The Minnesota Twins have long been hesitant to make changes, with many of their coaches having come up in the organization and remaining there long term. There will be changes to the coaching staff for 2013 however, and if that is any indication, there may be some significant changes coming on the roster as well.
Starting pitching is clearly the team’s biggest need this off-season, as injuries in recent years have magnified the fact the Twins’ farm system is not yielding upper-echelon pitchers. Free agency is an option, and the group of starting pitchers slated to become free agents this winter looks fairly deep, but the Twins traditionally have not been big spenders in the past. So entering the trade market may be the better way to go, and targeting younger pitchers that could be long-term mainstays would be even better.

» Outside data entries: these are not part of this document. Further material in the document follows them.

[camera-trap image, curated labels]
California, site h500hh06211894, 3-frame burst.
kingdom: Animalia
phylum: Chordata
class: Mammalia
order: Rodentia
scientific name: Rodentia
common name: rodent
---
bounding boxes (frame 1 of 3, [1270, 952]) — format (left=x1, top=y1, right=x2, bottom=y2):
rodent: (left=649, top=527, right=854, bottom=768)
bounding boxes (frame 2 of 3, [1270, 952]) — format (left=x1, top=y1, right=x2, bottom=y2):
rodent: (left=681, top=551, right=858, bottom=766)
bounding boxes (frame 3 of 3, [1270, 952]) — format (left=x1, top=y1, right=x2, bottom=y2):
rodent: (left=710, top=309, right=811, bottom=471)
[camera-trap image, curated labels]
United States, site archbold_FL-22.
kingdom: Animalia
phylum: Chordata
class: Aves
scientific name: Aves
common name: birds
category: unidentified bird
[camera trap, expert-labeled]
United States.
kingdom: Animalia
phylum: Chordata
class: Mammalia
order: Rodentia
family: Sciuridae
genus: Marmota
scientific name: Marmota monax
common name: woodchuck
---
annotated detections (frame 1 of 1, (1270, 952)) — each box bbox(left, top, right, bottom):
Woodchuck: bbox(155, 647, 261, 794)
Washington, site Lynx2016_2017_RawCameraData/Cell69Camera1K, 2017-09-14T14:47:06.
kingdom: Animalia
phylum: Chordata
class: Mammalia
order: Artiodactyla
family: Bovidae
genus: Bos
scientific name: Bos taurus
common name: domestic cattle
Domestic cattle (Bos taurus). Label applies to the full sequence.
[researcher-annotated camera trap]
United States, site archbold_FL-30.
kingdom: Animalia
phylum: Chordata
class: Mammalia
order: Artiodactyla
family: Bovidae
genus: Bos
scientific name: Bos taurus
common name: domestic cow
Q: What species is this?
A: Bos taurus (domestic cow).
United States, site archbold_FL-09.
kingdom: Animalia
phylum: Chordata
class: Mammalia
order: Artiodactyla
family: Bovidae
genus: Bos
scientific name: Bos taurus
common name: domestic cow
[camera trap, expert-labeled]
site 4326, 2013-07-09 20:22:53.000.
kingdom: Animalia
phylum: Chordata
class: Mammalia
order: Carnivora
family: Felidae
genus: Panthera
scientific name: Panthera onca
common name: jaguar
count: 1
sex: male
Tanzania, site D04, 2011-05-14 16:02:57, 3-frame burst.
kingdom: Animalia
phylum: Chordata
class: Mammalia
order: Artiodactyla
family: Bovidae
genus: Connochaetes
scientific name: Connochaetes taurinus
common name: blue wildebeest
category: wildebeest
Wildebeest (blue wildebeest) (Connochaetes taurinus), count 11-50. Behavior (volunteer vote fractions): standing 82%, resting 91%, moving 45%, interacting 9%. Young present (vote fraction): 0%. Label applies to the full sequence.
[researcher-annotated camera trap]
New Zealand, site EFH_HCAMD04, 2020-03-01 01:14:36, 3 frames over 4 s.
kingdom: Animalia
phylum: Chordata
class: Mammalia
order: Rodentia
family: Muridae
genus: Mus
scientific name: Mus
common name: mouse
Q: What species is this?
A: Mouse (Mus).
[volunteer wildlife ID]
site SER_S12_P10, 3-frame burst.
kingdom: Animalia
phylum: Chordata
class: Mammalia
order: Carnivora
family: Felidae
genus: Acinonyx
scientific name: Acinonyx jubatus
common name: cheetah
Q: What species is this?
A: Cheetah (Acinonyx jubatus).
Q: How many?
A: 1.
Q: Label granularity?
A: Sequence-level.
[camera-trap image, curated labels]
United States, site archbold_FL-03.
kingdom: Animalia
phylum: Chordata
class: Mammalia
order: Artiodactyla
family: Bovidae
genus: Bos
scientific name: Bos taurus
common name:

With that, I present Clayton Richard of the San Diego Padres, who went 14-14 with a 3.99 ERA in 2012 over 33 starts while setting a career-high in innings pitched (218.2). He did allow the most hits (228) and home runs (31) in the National League, but it’s worth noting his HR/FB rate (15 percent) far exceeded his career rate (10.7 percent) and nearly doubled his rate from both 2010 (7.7 percent) and 2011 (7.6 percent). Couple the fluke nature of that home run rate with a career-best groundball percentage (53.8), and a correction in terms of home runs allowed should come. It’s also noteworthy that 19 of his starts came on the road, outside the pitcher-friendly confines of PETCO Park. A declining K/9 rate (4.4 in 2012, 6.8 in 2010) is a concern, though a shoulder injury that ended his season early in 2011 could be the explanation.
Richard was originally drafted by the Chicago White Sox in 2005, and was sent to San Diego as part of the Jake Peavy trade in July of 2009. Most of his major league experience has come with the Padres, with 96 of his 118 career starts coming since the trade over the past three-plus seasons. Perhaps his best season came in his first full season with San Diego in 2010 (14-9, 3.75 ERA, 201.2 innings, 6.8 K/9), though most of those numbers compare closely to 2012.
Richard fits the Twins’ previous profile of a starting pitcher, save for a low strikeout rate which may not make him a desirable trade target, if the team seriously refurbishes the starting rotation this off-season. He made a fairly reasonable $2.7 million in 2012, and will likely be getting a raise since he is arbitration eligible this winter. That said, at age-29 and what should still be a reasonable salary, Richard could be a good fit for the Twins, even if he is not a potential staff ace.